- _Selected text_:

━━━━━━━━━━━━━━━━━━━━

Great Britain Limited

Assets:


(Population. Education Morale) i.e. Human potential

Policy

Organization

Natural Resources

Developed Power

Plant (Railways, Buildings, Tools, etc.)

Public Services

Goodwill (Tradition, reputation etc.)

Work in Progress

Consumable Goods

Liabilities:

National Debt

Bankers (Potential creators of effective demand)

Insurance Companies (Mortgage and Bondholders)

Cash at Call

Taxation for Public Services

Notice that cash is a liability, so the amount of credit created by the current banking system is based on a liability, not on the assets of the nation. However; the amount of credit created should be based on the real credit of the community, which is reflected in the nation's assets.

"We know quite well that the core of this problem is in the disparity between the real wealth available and the monetization of that wealth; that it is within the power of monetization of real wealth that this power of credit lies." (C.H. Douglas, Testimony before the Alberta Agricultural Commission)

The power of credit creation, or the monetization or wealth, has been appropriated by a monopoly of credit - the banking system - which is a body of unelected people responsible solely to their shareholders, and who have been centralizing their power since the creation of the Bank of England in 1694. This centralization process continued with the creation of Central banks around the world including the Federal Reserve Bank in 1913, the Bank of Canada in 1934, and culminating with supranational banks like the IMF and World Bank, which were created in 1944. Not only is the basis of our current money system fundamentally flawed because it is not based on the real credit of the community, but the system itself has become a form of government which has been centralizing its power to the point of being above any national power. Therefore; the real government is not the one that is elected by ballot box every few years, but is a centralized body of unelected officials which dictate monetary policy from organizations which are beyond any national law.

━━━━━━━━━━━━━━━━━━━━

- _What you need to do_:
A. Translate this sentence from the passage above on national assets and credit into Spanish: "Notice that cash is a liability, so the amount of credit created by the current banking system is based on a liability, not on the assets of the nation."
B. Write what comes next in the passage on national credit and banking, picking up after its last sentence.

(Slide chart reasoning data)
━━━━━━━━━━━━━━━━━━━━

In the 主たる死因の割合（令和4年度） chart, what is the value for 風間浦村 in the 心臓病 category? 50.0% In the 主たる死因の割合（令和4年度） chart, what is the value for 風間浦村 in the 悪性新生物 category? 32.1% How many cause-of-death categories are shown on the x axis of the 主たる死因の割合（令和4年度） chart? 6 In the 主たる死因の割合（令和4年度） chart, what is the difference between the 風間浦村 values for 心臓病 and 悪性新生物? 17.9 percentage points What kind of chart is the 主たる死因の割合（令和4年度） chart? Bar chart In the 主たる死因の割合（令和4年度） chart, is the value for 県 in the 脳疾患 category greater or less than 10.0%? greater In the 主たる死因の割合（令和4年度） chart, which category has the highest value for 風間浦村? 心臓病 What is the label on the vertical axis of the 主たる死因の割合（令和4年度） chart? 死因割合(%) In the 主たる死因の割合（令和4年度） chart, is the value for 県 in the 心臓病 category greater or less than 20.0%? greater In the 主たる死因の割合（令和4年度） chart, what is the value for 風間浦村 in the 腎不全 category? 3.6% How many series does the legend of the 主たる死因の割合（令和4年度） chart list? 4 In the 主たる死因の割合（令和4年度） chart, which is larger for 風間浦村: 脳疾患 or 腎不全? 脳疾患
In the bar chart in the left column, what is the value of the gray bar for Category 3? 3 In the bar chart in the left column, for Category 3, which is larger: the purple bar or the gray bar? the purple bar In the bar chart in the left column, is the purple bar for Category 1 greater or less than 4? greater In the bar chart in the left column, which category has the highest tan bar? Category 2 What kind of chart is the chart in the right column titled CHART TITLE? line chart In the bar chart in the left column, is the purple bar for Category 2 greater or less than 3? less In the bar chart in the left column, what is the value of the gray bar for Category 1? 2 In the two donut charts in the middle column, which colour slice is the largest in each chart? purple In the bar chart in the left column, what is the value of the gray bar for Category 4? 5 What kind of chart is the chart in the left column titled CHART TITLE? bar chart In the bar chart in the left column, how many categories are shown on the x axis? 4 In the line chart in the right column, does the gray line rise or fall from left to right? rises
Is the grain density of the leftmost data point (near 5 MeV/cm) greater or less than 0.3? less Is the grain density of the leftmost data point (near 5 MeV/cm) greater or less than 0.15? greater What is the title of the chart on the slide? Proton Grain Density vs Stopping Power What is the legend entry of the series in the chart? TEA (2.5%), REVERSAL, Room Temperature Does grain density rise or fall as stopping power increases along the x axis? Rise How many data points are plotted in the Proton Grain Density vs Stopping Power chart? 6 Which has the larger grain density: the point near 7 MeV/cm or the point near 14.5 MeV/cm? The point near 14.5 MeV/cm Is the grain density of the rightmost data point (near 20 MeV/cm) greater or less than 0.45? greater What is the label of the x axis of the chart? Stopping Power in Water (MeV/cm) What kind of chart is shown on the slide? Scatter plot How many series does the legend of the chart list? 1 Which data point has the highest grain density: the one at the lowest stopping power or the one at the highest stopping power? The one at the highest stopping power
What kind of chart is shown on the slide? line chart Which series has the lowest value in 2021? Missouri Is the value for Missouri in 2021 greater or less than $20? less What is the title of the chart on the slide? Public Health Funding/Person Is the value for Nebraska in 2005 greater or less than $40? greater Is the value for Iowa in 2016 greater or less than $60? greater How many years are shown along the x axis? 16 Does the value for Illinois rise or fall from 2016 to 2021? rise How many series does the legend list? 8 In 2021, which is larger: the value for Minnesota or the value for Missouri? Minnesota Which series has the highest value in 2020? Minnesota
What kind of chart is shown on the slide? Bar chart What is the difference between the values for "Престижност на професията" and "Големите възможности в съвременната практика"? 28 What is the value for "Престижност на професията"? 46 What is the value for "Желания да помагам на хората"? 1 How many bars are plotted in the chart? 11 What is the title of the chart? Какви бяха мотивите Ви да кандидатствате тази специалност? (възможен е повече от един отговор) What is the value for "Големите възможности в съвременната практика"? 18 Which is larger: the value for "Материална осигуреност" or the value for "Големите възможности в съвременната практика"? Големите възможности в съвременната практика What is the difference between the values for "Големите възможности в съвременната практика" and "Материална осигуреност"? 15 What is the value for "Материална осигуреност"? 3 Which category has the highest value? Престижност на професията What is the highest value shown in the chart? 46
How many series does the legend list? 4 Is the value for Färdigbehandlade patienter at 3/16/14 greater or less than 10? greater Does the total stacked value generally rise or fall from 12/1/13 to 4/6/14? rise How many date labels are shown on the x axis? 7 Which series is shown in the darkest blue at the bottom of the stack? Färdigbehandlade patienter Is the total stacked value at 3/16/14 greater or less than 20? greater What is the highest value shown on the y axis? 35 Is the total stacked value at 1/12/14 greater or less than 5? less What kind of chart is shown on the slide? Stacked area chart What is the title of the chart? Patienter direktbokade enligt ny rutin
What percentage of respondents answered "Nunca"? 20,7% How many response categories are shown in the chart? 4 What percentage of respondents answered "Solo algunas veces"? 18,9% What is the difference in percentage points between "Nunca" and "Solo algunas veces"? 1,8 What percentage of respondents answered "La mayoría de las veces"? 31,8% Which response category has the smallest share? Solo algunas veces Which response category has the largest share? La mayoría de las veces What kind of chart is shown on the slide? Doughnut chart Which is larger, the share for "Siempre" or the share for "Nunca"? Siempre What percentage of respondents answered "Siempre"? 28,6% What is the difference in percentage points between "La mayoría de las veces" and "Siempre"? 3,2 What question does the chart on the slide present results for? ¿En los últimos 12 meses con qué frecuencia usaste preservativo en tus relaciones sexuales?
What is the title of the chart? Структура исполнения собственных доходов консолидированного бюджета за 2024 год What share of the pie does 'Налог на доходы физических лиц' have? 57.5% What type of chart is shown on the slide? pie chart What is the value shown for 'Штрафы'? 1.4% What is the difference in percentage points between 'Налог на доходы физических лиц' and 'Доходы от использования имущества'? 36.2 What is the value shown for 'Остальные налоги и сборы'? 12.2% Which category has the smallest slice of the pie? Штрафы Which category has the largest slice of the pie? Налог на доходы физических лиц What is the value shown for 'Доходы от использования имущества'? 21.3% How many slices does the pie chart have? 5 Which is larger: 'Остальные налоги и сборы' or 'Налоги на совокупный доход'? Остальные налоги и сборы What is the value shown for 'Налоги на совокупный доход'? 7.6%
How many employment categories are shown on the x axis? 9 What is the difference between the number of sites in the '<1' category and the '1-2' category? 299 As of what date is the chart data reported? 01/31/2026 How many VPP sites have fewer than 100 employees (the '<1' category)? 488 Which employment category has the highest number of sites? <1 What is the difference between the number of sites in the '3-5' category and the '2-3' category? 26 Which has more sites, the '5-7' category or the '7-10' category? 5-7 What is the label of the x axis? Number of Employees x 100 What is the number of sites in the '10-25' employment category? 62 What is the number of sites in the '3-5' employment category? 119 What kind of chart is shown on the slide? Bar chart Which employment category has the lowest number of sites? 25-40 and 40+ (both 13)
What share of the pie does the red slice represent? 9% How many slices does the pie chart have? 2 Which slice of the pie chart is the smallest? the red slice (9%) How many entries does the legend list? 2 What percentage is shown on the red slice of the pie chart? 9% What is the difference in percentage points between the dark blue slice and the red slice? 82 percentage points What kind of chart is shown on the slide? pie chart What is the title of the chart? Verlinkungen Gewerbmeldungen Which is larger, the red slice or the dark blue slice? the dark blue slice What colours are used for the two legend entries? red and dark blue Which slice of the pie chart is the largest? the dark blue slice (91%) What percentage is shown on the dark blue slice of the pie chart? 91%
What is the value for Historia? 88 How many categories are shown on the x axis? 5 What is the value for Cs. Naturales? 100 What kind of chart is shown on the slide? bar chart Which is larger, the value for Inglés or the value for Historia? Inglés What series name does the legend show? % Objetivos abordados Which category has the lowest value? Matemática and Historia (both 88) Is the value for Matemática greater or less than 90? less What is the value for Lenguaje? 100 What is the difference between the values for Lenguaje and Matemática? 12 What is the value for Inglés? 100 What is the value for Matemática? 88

━━━━━━━━━━━━━━━━━━━━

- _Expected responses_:
A. Observe que el efectivo es un pasivo, por lo que la cantidad de crédito creada por el sistema bancario actual se basa en un pasivo, no en los activos de la nación.

B.
Saturday 21 April 2007

Systems and Social Credit

By: Socred - B.A., SCMP

C.H. Douglas claims that the self-development of man is above all systems. Therefore; any economic, political, or theological system which does not allow individuals the freedom to express themselves in a manner leading to self-development is tyrannical. Douglas believed that there exists three alternative polices for an economic system:

"In regard to (a) the policy of the world economic system amounts to a philosophy of life. There are really only three alternative policies in respect to a world economic organisation: The first is that the end in itself for which man exists. The second is that while not an end in itself, it is the most powerful means of constraining the individual to do things he does not want to do; e.g., it is system of government. This implies a fixed ideal of what the world ought to be. And the third is that the economic activity is simply a functional activity of men and women in the world; that the end of man, while unknown, is something towards which most rapid progress is made by the free expansion of individuality, and that, therefore, economic organisation is most efficient when it most easily and rapidly supplies economic wants without encroaching on other functional activities." (C.H. Douglas, "Warning Democracy")

Since Douglas did not see economic systems as an end in themselves, but only as a means to meeting the end of individual self-development, the first policy is not consistent with Social Credit. The second alternative posits a policy of the way the world ought to be, but again, Douglas claimed that, "so far as the word 'ought' has any meaning, it postulates the existence of a force so far undemonstrated", and therefore, we must conclude that an economic system as a form of government is not what Douglas had in mind. Social Credit economics is positive, and contrasts with any economic theories which are normative. Consequently; it is the third policy that Douglas extrapolates which is consistent with Social Credit. This implies that our needs and wants are best satisfied when an economic system allows the free expansion of individual activity.

"That is to say, we must build up from the individual, not down from the state." (C.H. Douglas, "Economic Democracy")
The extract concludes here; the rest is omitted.